You can't grow five to seven inches in three months. Over the course of a year the maximum most people get is 3 to 6 inches. For dreadlock you would need to get rid of the relaxed hair because you can't successfully twist relaxed hair...but you tell us as this post is from June-11, how did you do it?

ari_b said...

i read this i think ill try it out because i havent relaxed my hair in 10 weeks thanks for the advice i thnik im ready to switch

Vicki said...

I am trying to go natural and have not relaxed my hair in almost five months. Is it okay to use a pressing comb on my natural growth?

Nyachomba said...

Hey...using a pressing comb is fine on your natural growth..just make sure to use heat protectant because you can easily get heat damage

Tanya Kasichana said...

Reading this for the first time and kinda feeling at home... I've been transitioning since November 012, started my journey with doing the Afro kinky braids for the second time (and since it was Xmas), but this time round protecting my hairline.

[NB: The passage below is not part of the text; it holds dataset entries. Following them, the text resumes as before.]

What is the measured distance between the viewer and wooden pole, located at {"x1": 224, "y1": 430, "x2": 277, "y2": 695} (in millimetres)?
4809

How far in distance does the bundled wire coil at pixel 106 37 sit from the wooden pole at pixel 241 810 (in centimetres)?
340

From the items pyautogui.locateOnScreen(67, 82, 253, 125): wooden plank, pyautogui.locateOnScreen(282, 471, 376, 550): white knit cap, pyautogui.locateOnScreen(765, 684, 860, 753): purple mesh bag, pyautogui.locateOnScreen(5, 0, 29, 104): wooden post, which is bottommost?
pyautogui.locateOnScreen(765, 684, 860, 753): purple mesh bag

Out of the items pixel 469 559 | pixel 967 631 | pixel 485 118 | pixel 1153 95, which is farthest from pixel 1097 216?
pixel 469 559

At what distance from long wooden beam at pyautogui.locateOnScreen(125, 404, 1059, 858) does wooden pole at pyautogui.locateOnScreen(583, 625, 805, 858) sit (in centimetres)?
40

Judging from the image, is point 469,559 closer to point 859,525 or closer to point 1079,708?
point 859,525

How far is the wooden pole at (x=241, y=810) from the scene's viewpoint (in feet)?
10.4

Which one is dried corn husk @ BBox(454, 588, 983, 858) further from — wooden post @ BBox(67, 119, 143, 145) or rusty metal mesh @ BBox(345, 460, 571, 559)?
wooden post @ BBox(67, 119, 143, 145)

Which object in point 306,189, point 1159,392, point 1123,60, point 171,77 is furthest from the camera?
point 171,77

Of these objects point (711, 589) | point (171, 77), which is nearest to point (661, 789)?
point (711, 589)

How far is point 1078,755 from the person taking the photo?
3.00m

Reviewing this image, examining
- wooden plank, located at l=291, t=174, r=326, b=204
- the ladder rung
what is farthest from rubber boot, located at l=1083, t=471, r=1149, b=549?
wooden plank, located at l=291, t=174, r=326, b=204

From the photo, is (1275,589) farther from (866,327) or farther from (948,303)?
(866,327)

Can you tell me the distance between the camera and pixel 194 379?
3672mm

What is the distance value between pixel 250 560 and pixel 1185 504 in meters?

Removed the braids right after new years (sema laziness) and since then braids and the salon have been a no-no... I've been shampooing, deep conditioning my hair and air-drying, learned how to make flat-twists too (so cool)... Haven't started to use products yet but i now got 3.5in growth and I've been trimming 2in of my relaxed hair for the past two months.. well, I'm now rocking some kinda Afro, moisturizing everyday and sealing with olive oil or just normal DAX but I'm still not comfy with the natural length of hair i got though it all looks natural... so yeah.. would really love your help...

Anonymous said...

want to start co washing at home, but how to wash it so it doesn't tangle much and then when and how do you comb it?

warigia'ing said...

Hi maybe you guys should write an article recommending places to buy products for natural hair or better yet start selling them I would buy from you especially sulphate free shampoo I can't find any in the market and shea butter + eco styler gel

monicah said...

Can you guys write an article on where to buy stuff for natural hair or start selling them I would buy from you I can't find sulphate free shampoo, eco styler gel and shea butter and other items

Gloria Mulwa said...

so i have finally cut of all my perm hair and now i am all natural with about 1 year worth of growth... now i want to start making my own shea butter creams. my question is simple...... where can i get undoubtedly pure unrefined Shea butter i tried to buy some but when the delivery came i was sure the Shea butter was not right.... so where can i get the pure stuff?